Textauszug:
+--

# Molche weg!



## Teichforum.info (26. Juni 2005)

Hallo und schönen Tag,

Da ich zum erstenmal hier poste, möchte ich zunächst einen herzlichen Gruß an alle senden und Euch bitten, mir einen Rat oder eine Antwort zu geben.

Ich habe eine neue Wohnung bezogen und damit einen Teich "geerbt".
Er misst etwa 2x4m und ist ziemlich flach (wg Tiefgarage darunter).
Der Teich ist in der Mitte nahezu geteilt, da er nachträglich vergrößert wurde, es steht aber Wasser auf der Teilung. Die eine Hälfte ist ca 20cm, die andere 40 cm tief.

Nun habe ich auch mit dem Teich einen __ Goldfisch (ca 12-15cm) geerbt, damit dieser nicht so alleine ist, habe ich vor ein paar Tagen einen weiteren Goldfisch, sowie eine Goldorphe dazugesetzt. Beide sind noch sehr klein.
Sehr putzig fand ich die im Teich ansässigen __ Molche. (braun, oranger Bauch). Ich habe sie sehr gerne beobachtet, wie sie "mal schnell" an die Oberfläche kommen und dann sofort wieder abtauchen, sich im Schlamm zu verstecken.

Ah ja, das Wasser ist übrigens völlig klar.

+--

Deine Aufgabe:
Gib den Inhalt des Textauszugs in genau zwei Sätzen wieder.

Daten:
+--

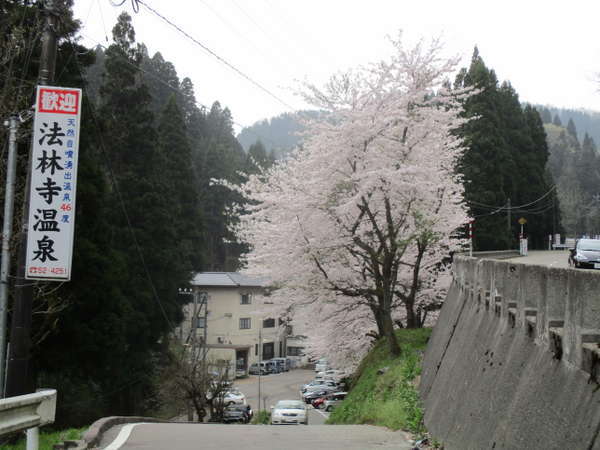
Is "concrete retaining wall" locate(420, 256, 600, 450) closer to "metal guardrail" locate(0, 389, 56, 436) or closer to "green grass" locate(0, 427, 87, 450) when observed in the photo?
"metal guardrail" locate(0, 389, 56, 436)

+--

Lösung:
Mit einer neuen Wohnung wurde ein etwa 2 x 4 m großer, flacher Teich mit völlig klarem Wasser übernommen, dessen eine Hälfte ca. 20 cm und die andere 40 cm tief ist. Zum geerbten Goldfisch kamen vor ein paar Tagen ein weiterer kleiner Goldfisch und eine kleine Goldorphe hinzu, und im Teich leben außerdem braune Molche mit orangem Bauch.